Through her work at Erlanger, Joyce is able to experience, first hand, the latest innovative strategies for extending the window of treatment for stroke patients. She holds a BSN from East Tennessee State University, an MSN from the University of Tennessee at Knoxville, and completed post-graduate studies at the University of Alabama at Birmingham.

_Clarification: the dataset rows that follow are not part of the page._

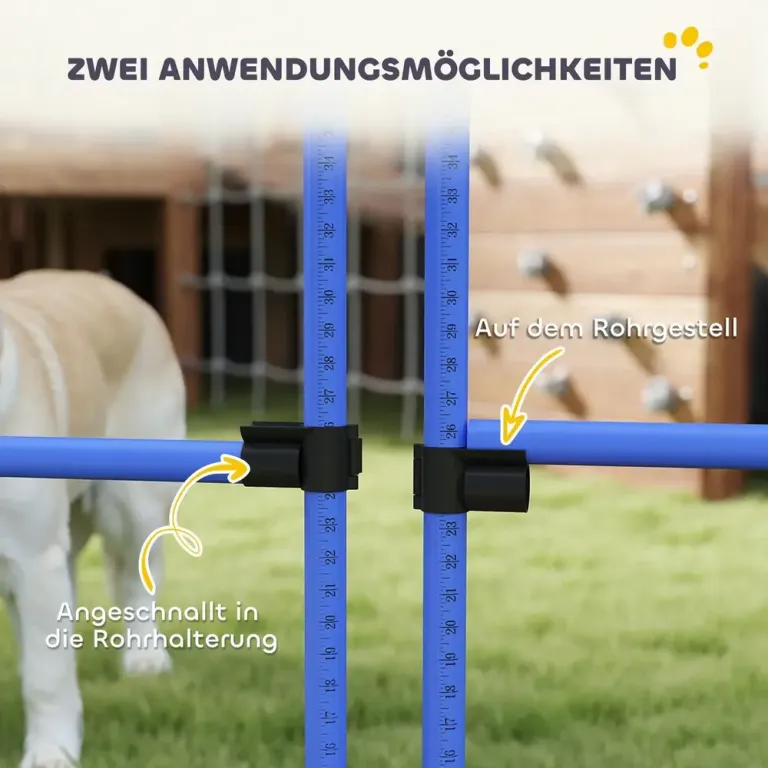 Agilityhinder Hund 4 Delar Blå Plast för Träning Hopphinder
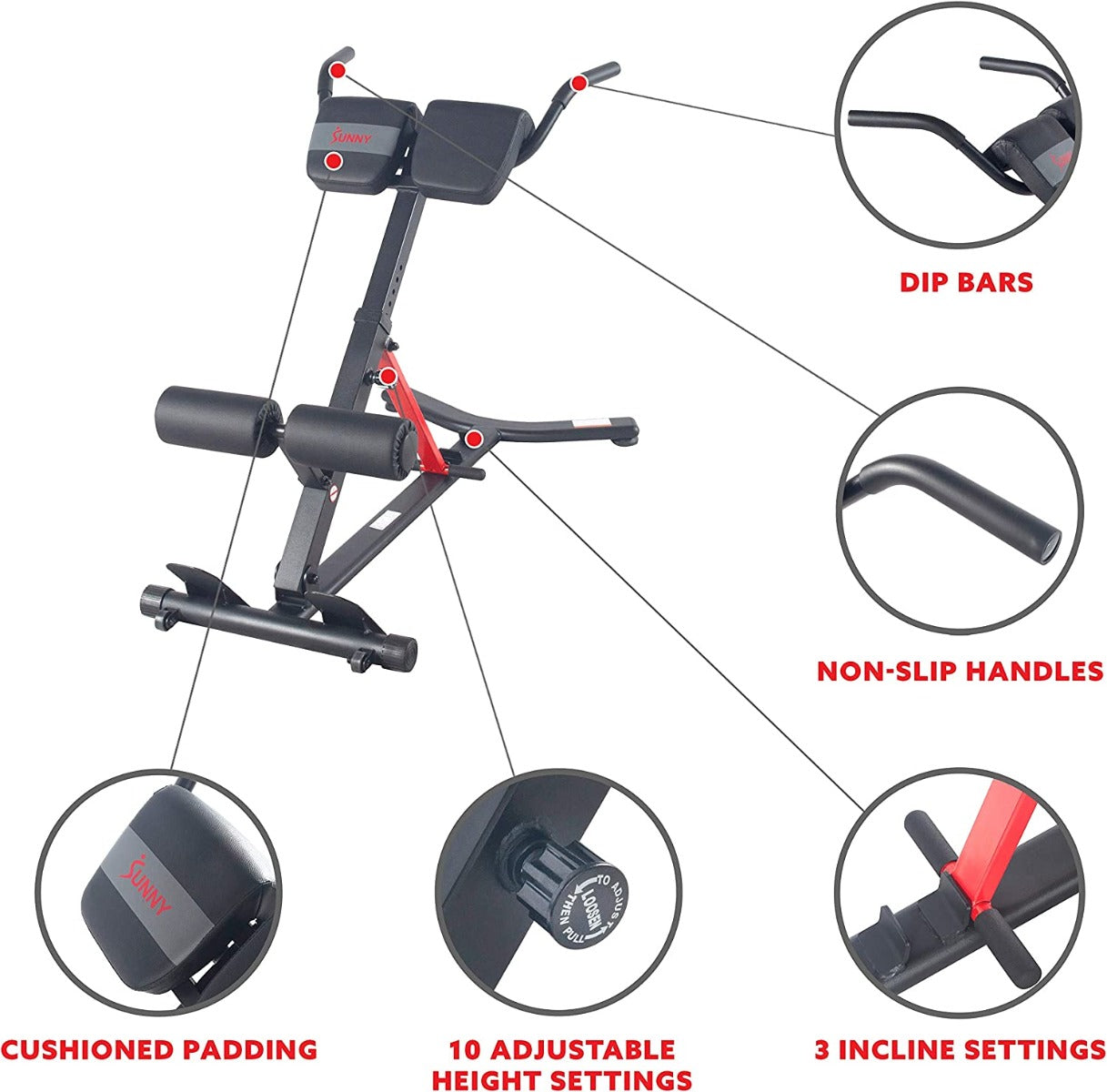 Sunny Health & Fitness Hyperextension Roman Chair with Dip Station - SF-BH620062, Black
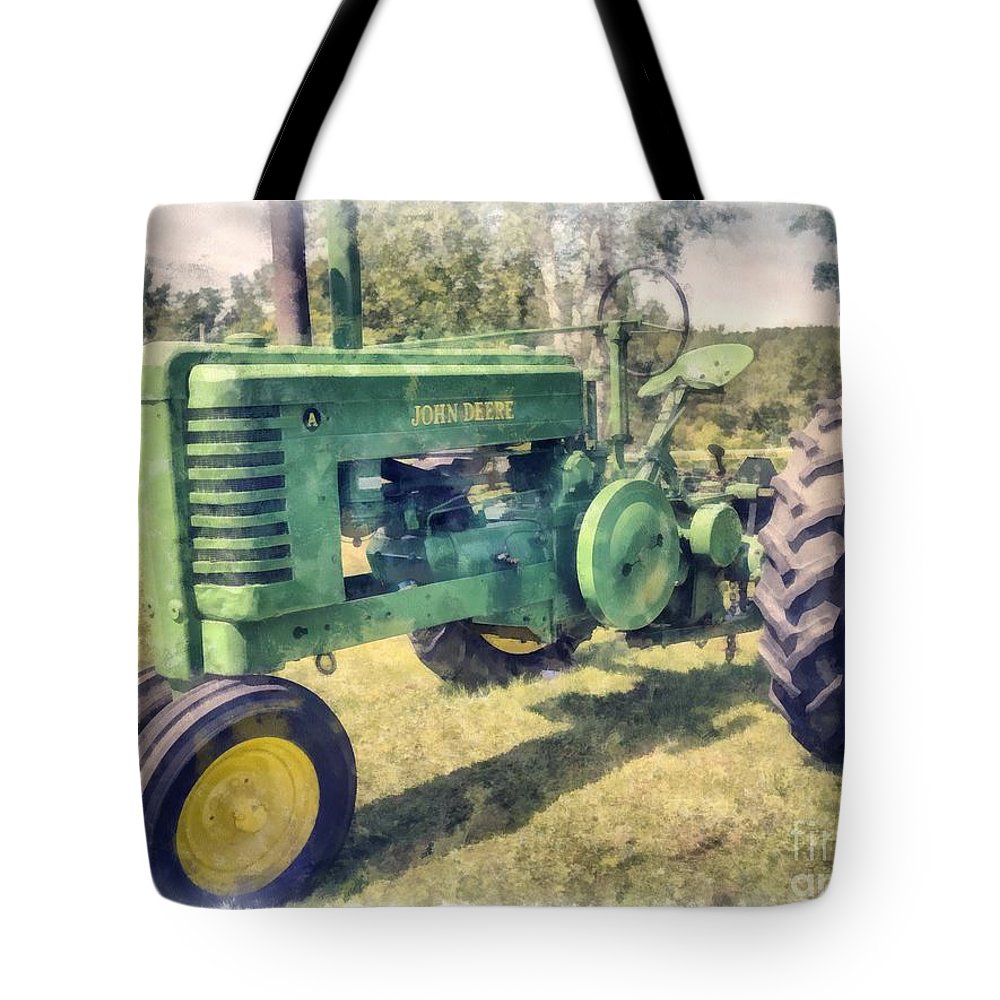 1000x1000 John Deere Vintage Tractor Watercolor Tote Bag For Sale By Edward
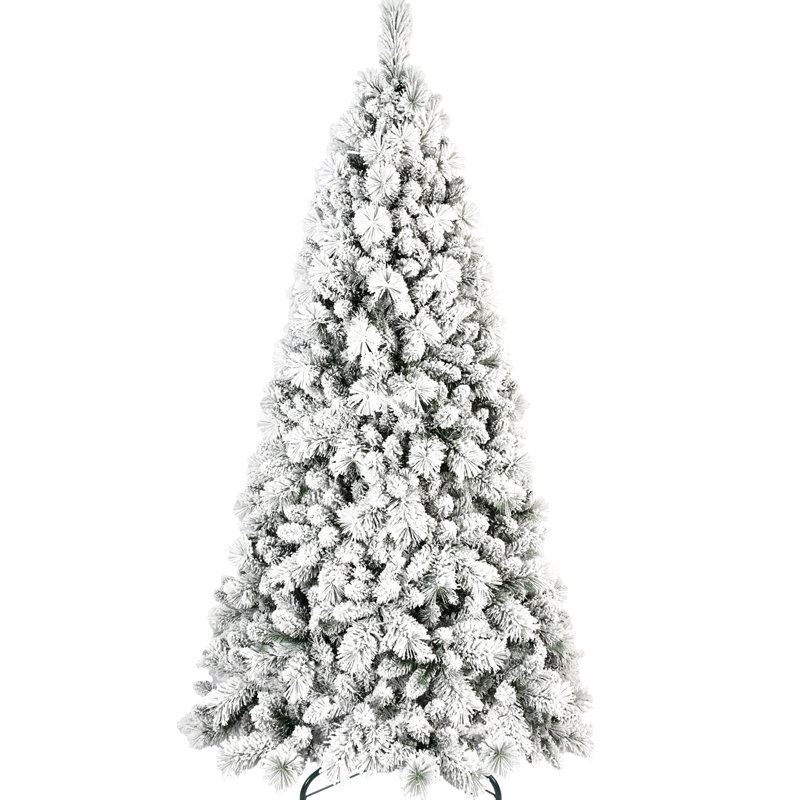 1252 branches de sapin de Noël floqué de 7,5 pi éclairées par 500 lumières à DEL blanc chaud, branches enneigées et à aiguilles dures, conception à charnières pour une installation en douceur, support en métal robuste pour les Fêtes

Joyce is an active member of the American Association of Critical Care Nurses, the American Association of Neuroscience Nurses, American Association of Nurse Practitioners, and the Chattanooga Association of Nurses in Advanced Practice, where she has served as president and is a member of the educational committee.
Speaker Disclosures:
Financial: Joyce Campbell has an employment relationship with Erlanger Southeast Regional Stroke Center. She receives a speaking honorarium from PESI, Inc.
Nonfinancial: Joyce Campbell is a member of the educational committee for the Chattanooga Association of Nurses in Advanced Practice.